Corrupt FFS Partitions


If you have a system crash while writing to disk, the disk is considered dirty. It's in a kind of limbo: The operating system has requested that information be written to disk, but the data is not yet completely written out. Part of the data block may have been written, the inode might have been edited but the data not written, or any combination of the two. You need to identify and resolve these inconsistencies before the system will let you mount a disk read-write. OpenBSD includes a powerful FFS checking tool, fsck(8).
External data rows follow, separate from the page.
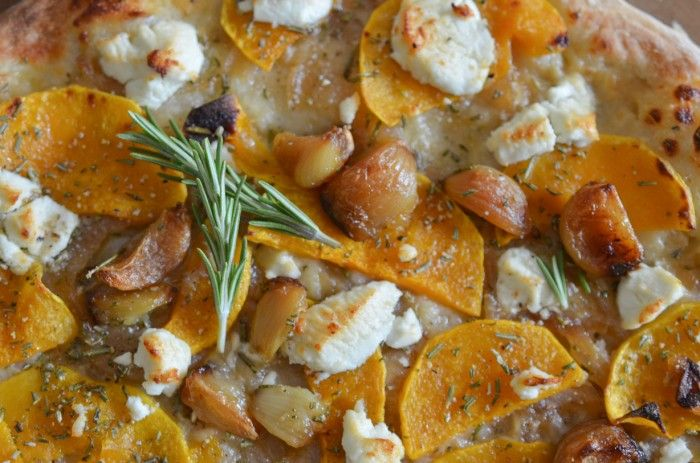 Roasted garlic, butternut squash and goat cheese pizza with caramelized onion and rosemary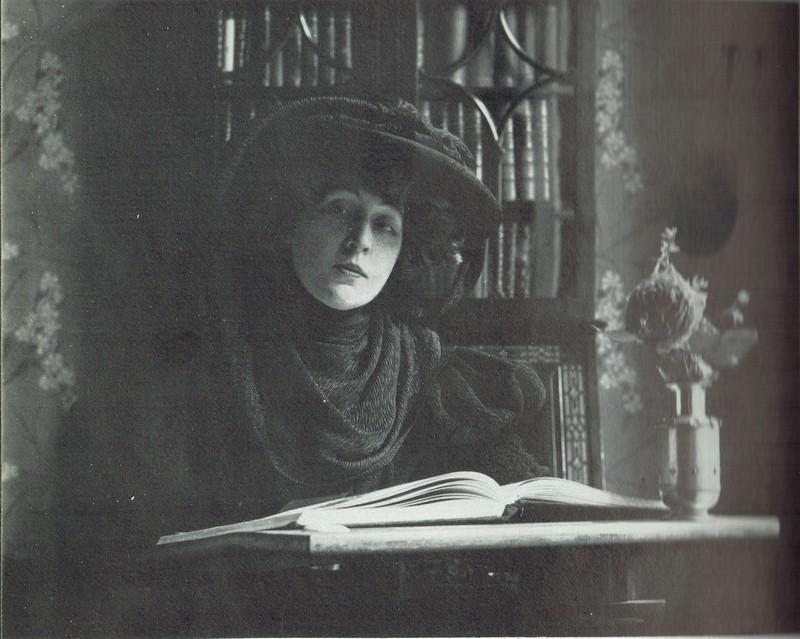 Cette photographie en noir et blanc montre Rosemonde Gerard assise devant une bibliothèque, un gros livre ouvert devant elle. Elle porte une robe noire et un chapeau noir. A côté d'elle sur la table se trouve un bouquet dans un vase.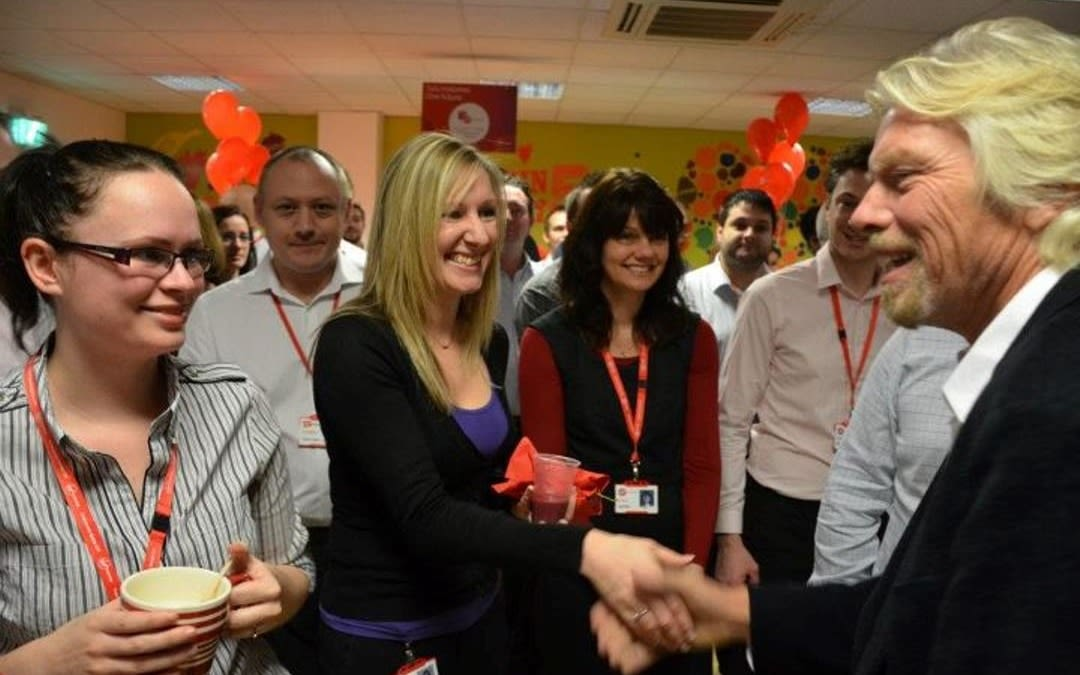 Richad Branson shaking hands with an event with Virgin Money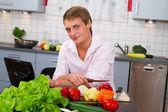 Jovem na cozinha preparando salada — Foto Stock
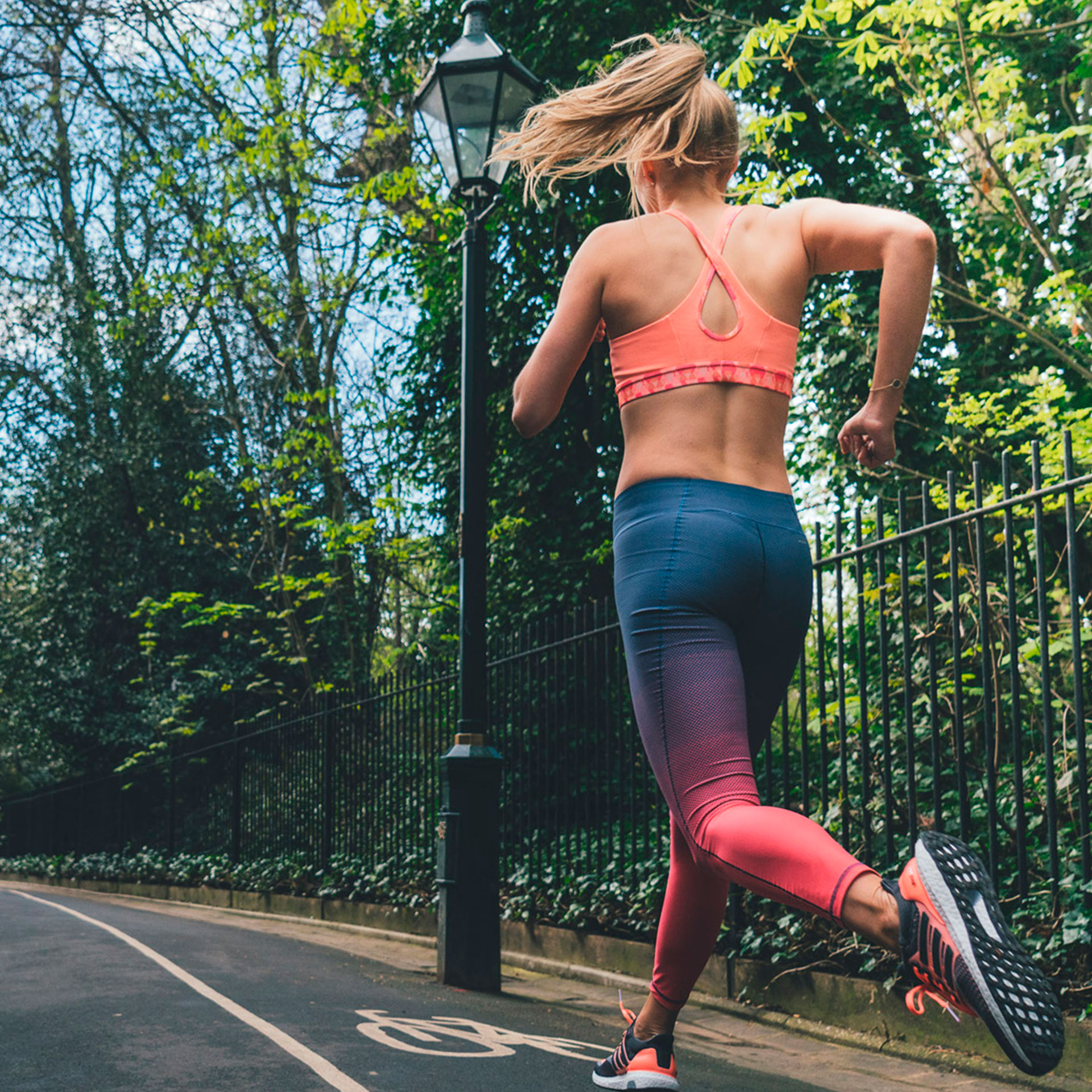 A woman wearing sports gear running along a path next to a park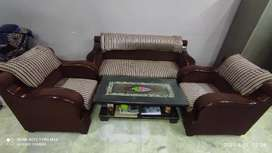 Sofa set with table and covers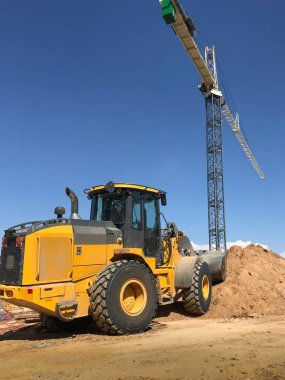 Construction site with bulldozer and crane. Copy space area in blue sky.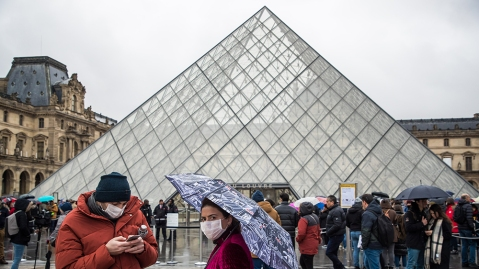 Visitors wait to get into the Louvre on Monday, March 2, 2020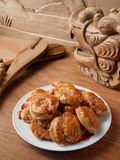 Chinese pastry and wooden dragon Stock Photos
When a rebooting system finds a dirty disk partition, it automatically checks the disk and tries to clean everything up. Any data that was not written to the disk before the failure is lost, of course, but fsck does its best to clean up the data that remains. If successful, everything should be right where you left it - except for that unwritten data.

Failed Automatic Fscks

Occasionally a reboot will fail, and you'll be left staring at a single-user prompt asking you to run fsck manually. At this point, you have a few choices: run fsck, run fsck in automatic mode, backing up the damaged partition, or debugging the file system.

Running Fsck

If you enter "fsck", fsck will check every block and inode on the disk. It will probably find any number of blocks that have become disassociated from their inodes and will make a good guess as to how they fit together and how they should be attached. This can take quite a while on the huge disks that are so common these days.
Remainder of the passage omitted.